What to produce:
From the listing below, copy out every line that contains the word "tall", keeping each line unchanged.
━━━━━ Extracted records
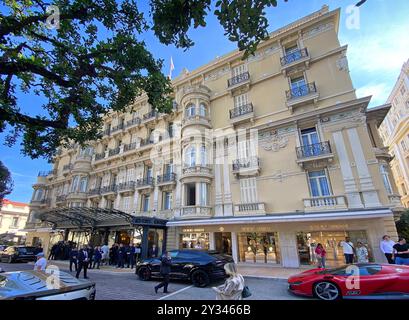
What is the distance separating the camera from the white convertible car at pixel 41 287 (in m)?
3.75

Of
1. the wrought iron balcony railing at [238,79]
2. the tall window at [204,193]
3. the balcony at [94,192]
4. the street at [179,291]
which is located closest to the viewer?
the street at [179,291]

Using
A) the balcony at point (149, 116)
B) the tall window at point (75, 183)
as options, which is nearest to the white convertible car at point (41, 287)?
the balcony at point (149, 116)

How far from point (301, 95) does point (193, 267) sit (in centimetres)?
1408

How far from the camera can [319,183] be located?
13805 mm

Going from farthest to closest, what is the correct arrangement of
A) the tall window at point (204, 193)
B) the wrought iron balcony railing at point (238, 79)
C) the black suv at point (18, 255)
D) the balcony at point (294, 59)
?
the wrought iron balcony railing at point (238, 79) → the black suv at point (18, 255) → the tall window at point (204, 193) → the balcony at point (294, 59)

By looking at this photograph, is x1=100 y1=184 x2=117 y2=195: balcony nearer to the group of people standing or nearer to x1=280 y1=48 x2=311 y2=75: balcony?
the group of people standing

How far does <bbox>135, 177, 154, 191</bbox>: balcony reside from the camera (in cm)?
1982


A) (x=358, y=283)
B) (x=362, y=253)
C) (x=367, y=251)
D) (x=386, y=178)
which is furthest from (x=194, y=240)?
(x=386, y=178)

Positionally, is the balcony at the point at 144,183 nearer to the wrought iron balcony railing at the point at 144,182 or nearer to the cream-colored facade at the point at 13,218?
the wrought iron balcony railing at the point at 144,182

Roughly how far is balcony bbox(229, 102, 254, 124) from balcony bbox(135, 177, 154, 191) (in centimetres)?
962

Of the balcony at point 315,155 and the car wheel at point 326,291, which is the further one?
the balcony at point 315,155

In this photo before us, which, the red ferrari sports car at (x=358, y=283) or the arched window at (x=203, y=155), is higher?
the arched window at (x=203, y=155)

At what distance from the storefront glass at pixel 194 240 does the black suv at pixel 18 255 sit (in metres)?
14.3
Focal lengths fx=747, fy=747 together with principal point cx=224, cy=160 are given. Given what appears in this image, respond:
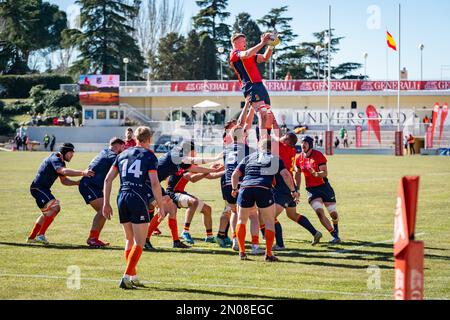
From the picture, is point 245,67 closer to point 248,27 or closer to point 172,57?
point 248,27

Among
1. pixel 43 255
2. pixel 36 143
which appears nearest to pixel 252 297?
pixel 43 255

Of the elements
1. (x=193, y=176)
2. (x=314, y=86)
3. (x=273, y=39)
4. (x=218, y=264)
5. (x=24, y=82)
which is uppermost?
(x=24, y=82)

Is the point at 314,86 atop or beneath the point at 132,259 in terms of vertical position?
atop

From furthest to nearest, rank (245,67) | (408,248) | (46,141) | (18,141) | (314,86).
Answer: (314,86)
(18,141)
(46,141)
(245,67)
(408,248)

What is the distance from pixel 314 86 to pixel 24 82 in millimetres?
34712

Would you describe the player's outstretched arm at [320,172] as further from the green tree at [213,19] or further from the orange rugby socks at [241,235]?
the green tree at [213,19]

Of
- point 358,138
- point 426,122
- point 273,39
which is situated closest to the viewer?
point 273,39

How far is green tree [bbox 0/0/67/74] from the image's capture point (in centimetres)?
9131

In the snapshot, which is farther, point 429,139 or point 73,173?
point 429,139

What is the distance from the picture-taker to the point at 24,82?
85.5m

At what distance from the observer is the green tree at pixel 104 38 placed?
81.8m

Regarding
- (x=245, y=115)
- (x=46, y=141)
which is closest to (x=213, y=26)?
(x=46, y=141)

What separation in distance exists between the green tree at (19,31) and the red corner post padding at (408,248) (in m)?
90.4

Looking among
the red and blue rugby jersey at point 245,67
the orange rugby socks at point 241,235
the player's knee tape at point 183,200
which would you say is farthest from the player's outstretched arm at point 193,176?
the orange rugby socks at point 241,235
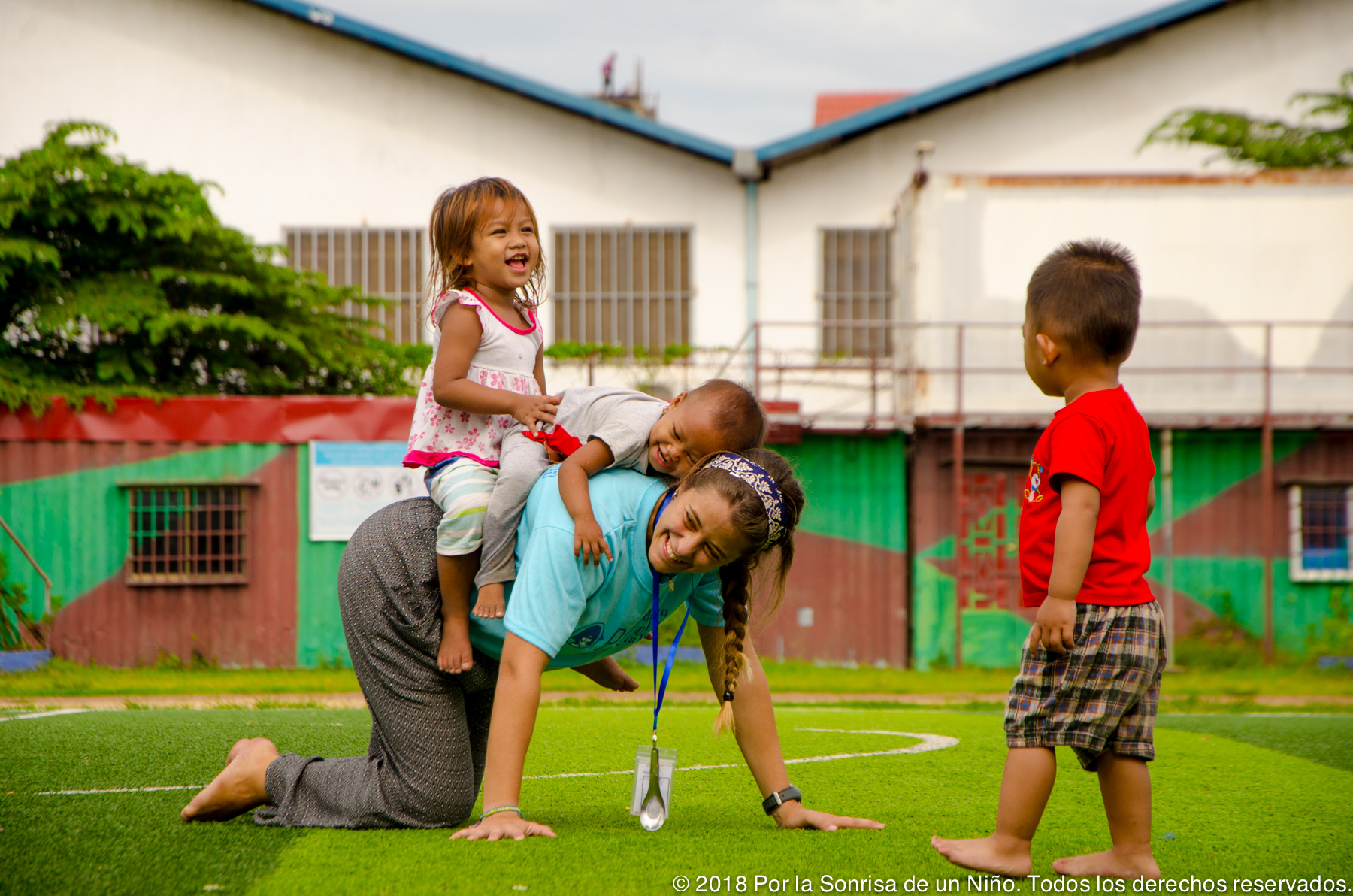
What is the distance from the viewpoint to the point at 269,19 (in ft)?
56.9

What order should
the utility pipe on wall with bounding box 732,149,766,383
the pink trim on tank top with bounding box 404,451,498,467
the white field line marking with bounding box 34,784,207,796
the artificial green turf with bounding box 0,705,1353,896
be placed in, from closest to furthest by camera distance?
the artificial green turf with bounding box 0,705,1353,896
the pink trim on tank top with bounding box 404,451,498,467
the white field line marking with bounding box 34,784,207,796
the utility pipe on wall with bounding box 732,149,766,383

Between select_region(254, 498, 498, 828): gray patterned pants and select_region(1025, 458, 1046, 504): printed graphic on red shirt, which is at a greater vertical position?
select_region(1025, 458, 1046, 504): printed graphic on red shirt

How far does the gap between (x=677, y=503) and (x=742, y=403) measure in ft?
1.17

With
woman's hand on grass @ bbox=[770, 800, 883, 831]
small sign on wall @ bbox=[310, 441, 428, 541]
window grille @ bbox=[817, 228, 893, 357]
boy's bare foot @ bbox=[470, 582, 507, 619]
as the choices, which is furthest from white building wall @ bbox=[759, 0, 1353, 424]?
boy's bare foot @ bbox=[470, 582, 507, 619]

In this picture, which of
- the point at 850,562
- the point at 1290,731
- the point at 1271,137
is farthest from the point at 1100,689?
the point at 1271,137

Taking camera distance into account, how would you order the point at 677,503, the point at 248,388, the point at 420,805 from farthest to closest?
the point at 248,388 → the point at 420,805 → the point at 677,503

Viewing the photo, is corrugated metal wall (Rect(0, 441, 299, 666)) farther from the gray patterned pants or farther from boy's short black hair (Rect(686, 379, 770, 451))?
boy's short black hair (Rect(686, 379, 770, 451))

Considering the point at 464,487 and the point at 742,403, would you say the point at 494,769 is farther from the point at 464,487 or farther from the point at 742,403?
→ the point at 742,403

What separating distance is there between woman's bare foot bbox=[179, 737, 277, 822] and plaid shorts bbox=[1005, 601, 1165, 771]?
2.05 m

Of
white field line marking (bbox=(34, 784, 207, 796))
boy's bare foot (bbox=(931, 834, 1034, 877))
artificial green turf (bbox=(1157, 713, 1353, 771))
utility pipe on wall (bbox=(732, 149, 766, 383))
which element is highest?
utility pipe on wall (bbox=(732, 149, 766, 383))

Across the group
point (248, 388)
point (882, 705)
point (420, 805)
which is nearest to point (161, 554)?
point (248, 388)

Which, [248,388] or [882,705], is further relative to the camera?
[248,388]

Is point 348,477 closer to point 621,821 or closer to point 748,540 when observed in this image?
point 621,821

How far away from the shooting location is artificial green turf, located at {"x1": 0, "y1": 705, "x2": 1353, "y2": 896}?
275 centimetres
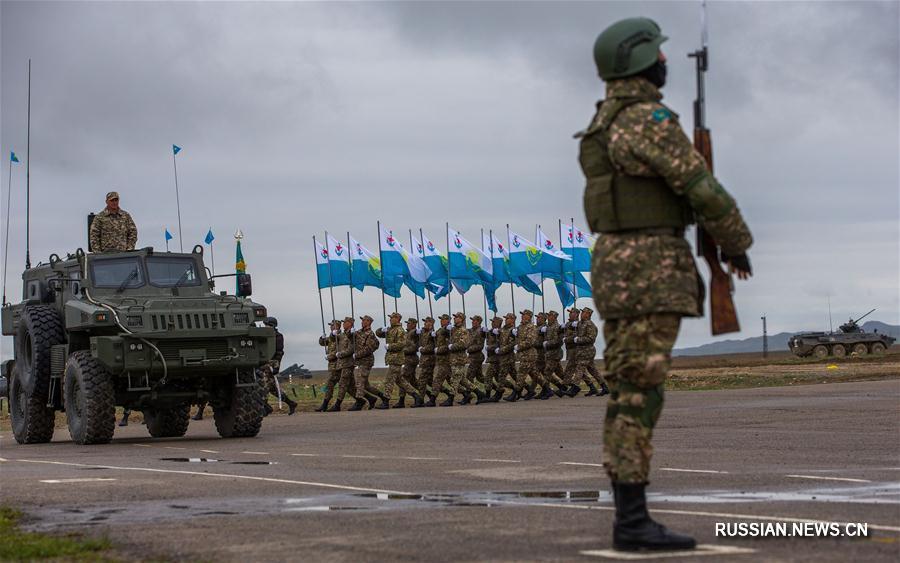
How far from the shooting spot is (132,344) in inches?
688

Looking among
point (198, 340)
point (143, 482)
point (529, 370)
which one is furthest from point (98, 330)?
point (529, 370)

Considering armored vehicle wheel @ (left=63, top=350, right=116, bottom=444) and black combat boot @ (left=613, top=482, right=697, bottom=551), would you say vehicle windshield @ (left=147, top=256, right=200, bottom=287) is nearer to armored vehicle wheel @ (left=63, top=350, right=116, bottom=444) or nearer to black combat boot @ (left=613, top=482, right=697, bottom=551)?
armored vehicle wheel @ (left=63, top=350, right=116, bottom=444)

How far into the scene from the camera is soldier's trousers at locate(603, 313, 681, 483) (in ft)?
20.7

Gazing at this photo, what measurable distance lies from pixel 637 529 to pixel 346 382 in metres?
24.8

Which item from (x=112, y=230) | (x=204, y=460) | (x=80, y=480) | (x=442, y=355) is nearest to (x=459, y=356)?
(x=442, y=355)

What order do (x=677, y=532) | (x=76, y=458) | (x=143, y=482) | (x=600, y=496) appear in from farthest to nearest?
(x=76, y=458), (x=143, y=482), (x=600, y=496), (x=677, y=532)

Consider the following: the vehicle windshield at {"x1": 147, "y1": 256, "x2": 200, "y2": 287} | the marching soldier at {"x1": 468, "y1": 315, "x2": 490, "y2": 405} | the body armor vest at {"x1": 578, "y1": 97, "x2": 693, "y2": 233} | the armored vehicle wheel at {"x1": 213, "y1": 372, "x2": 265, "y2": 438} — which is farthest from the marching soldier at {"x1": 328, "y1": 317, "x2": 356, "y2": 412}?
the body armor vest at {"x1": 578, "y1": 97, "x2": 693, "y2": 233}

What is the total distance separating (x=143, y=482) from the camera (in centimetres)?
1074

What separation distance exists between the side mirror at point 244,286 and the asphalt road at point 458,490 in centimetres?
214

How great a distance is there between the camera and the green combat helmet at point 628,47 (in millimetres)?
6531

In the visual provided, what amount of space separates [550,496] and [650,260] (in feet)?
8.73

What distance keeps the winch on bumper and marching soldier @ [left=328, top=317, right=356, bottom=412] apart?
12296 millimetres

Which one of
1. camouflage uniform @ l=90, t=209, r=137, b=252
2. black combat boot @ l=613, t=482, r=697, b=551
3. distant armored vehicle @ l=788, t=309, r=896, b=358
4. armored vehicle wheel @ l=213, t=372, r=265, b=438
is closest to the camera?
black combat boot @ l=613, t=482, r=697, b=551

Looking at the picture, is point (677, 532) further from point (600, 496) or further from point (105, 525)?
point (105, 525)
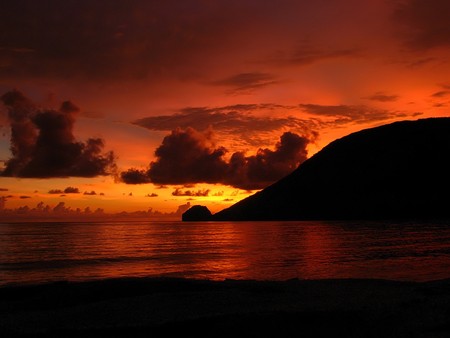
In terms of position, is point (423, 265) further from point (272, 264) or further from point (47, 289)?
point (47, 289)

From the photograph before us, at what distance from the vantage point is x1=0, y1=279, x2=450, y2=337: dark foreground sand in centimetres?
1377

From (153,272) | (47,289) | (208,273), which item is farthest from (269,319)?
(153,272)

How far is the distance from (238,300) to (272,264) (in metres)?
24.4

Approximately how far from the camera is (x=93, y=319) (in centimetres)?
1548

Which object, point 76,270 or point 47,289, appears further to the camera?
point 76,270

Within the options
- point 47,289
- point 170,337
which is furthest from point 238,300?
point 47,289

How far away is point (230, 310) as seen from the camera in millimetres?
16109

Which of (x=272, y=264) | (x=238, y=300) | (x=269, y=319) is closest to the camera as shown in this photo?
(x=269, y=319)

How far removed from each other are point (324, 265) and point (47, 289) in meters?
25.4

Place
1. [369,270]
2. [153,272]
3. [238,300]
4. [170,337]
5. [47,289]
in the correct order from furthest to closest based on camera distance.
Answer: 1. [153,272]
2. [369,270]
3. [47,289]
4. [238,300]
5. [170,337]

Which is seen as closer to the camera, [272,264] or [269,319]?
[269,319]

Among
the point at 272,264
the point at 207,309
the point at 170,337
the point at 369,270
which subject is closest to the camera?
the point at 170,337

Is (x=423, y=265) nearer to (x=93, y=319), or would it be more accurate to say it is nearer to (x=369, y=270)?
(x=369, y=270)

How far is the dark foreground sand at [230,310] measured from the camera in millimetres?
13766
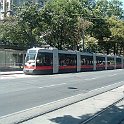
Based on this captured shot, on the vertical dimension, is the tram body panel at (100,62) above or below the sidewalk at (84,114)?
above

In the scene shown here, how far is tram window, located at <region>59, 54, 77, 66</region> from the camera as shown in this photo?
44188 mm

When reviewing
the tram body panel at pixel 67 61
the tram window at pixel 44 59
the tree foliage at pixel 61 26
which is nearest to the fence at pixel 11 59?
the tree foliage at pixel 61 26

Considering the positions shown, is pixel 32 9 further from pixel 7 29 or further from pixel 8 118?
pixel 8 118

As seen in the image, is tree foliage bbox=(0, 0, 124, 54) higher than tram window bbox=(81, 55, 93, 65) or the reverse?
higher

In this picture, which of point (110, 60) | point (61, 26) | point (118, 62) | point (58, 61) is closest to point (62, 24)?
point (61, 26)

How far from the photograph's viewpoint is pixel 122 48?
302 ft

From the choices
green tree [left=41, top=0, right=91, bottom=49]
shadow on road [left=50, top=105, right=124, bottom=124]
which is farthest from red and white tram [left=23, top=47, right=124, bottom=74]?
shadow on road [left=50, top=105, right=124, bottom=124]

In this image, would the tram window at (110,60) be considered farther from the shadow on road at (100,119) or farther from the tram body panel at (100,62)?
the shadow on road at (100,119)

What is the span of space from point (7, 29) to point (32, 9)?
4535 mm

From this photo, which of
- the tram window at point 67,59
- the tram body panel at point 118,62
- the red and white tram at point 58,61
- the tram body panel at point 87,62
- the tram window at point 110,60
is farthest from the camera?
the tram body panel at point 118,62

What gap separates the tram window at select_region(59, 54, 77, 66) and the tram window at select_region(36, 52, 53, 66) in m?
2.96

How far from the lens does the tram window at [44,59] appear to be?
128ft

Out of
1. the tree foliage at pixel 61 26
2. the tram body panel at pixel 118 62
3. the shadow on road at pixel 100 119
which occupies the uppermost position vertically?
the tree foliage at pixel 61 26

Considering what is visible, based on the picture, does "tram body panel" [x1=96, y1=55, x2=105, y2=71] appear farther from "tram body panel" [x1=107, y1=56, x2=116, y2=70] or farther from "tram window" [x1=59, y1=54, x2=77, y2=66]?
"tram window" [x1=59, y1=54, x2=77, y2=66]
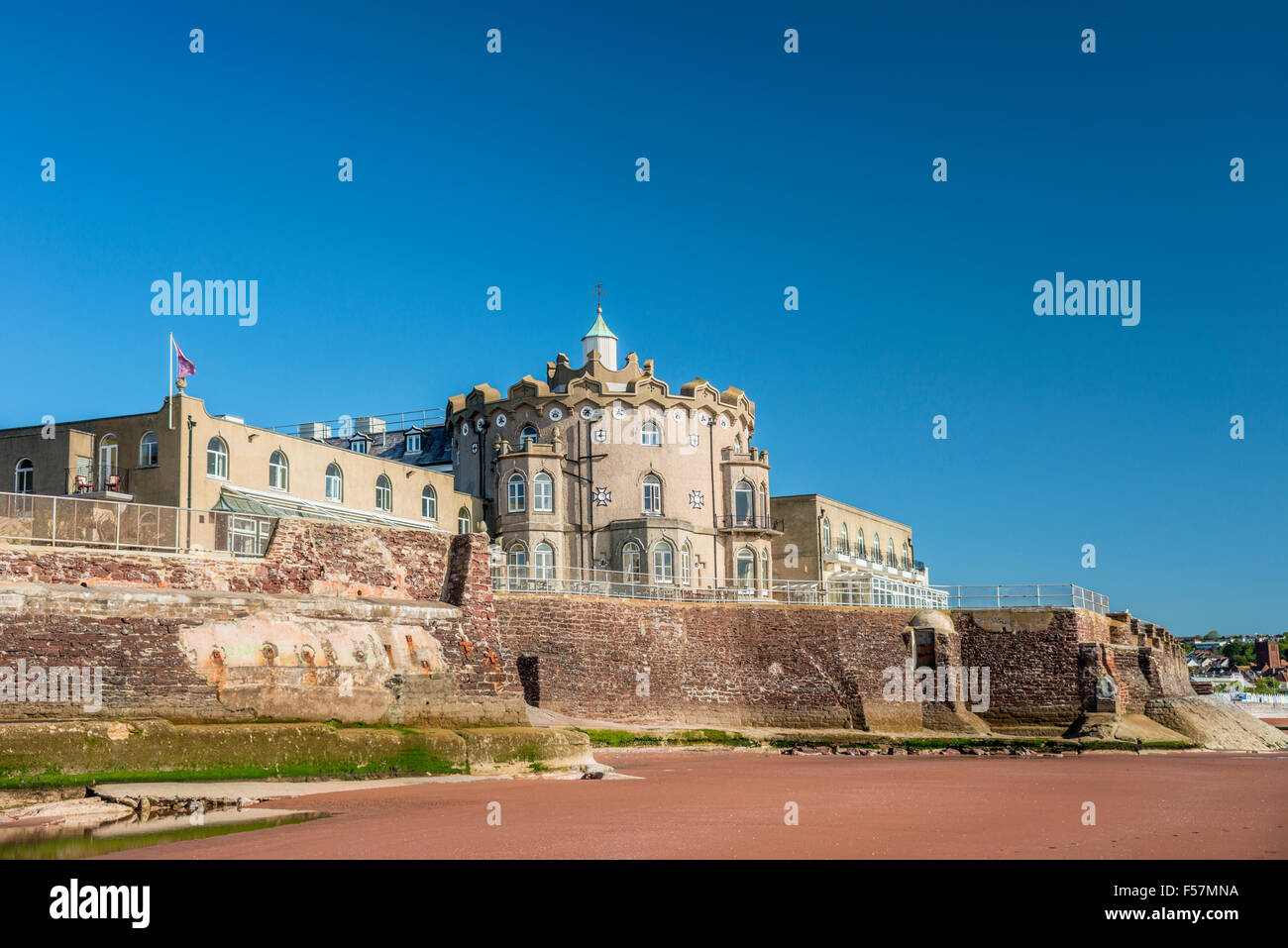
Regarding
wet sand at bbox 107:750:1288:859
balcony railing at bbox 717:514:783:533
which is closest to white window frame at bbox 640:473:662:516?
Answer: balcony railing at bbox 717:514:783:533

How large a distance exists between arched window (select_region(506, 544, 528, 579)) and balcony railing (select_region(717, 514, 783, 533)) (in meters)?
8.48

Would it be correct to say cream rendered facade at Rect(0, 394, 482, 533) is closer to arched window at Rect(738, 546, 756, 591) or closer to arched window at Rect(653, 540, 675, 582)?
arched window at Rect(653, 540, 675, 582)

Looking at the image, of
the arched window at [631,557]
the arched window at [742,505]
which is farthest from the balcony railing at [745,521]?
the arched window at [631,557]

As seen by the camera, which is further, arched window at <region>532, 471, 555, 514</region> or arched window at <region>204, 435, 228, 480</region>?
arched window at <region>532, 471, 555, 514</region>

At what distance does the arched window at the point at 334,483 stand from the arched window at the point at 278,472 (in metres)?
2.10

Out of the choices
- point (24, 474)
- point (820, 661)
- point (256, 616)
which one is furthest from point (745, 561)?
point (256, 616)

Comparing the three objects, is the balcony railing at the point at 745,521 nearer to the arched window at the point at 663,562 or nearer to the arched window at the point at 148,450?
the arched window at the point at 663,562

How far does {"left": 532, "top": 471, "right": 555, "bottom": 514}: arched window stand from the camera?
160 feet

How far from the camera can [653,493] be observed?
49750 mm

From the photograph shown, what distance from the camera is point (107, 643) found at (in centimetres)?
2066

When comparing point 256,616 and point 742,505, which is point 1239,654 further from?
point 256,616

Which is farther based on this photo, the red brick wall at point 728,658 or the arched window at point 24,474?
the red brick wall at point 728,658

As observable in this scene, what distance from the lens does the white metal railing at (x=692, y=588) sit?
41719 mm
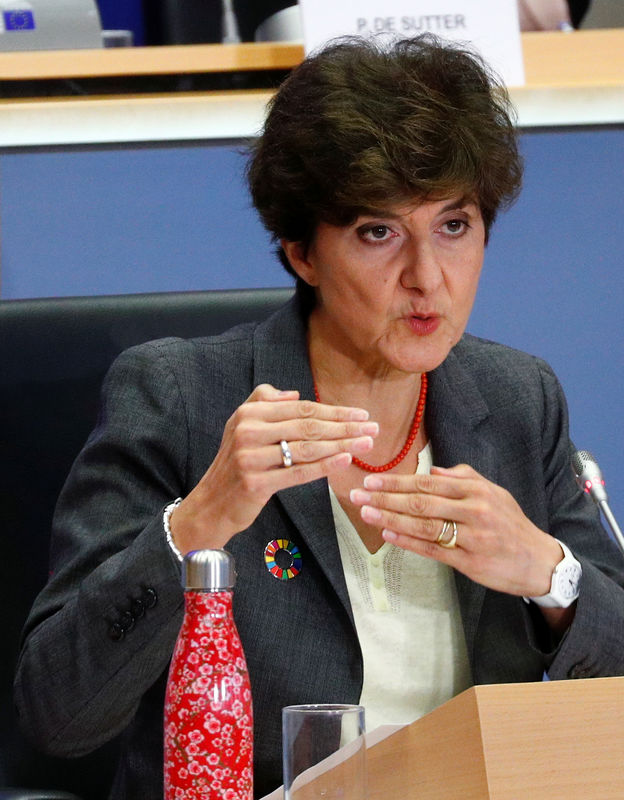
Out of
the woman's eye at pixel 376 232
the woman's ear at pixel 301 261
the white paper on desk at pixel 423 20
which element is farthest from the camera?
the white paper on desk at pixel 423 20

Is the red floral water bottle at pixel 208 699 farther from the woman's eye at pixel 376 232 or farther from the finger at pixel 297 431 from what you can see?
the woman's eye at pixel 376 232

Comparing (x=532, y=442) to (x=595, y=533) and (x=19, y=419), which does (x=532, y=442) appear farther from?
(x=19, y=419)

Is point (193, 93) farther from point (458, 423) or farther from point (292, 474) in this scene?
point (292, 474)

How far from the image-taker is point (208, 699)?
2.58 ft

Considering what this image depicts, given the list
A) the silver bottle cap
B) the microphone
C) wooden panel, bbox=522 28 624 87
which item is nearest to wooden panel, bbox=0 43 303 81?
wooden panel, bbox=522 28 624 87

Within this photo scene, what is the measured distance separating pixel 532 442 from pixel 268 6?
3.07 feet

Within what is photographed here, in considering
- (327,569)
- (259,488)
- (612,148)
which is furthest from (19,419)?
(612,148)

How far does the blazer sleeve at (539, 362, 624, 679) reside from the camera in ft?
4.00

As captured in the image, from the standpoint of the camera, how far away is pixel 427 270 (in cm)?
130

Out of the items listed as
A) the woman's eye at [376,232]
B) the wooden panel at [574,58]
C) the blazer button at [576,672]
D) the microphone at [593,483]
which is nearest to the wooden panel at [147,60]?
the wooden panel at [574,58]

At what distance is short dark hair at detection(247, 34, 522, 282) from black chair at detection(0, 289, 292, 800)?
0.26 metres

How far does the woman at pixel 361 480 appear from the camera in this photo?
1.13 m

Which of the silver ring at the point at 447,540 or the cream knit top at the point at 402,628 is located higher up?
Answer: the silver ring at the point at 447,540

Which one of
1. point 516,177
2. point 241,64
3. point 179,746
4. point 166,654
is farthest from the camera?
━━━━━━━━━━
Finished exercise:
2. the tall window at [204,193]
B) the tall window at point (75, 183)
A) the tall window at point (204, 193)
the wrought iron balcony railing at point (238, 79) → the black suv at point (18, 255) → the tall window at point (204, 193) → the balcony at point (294, 59)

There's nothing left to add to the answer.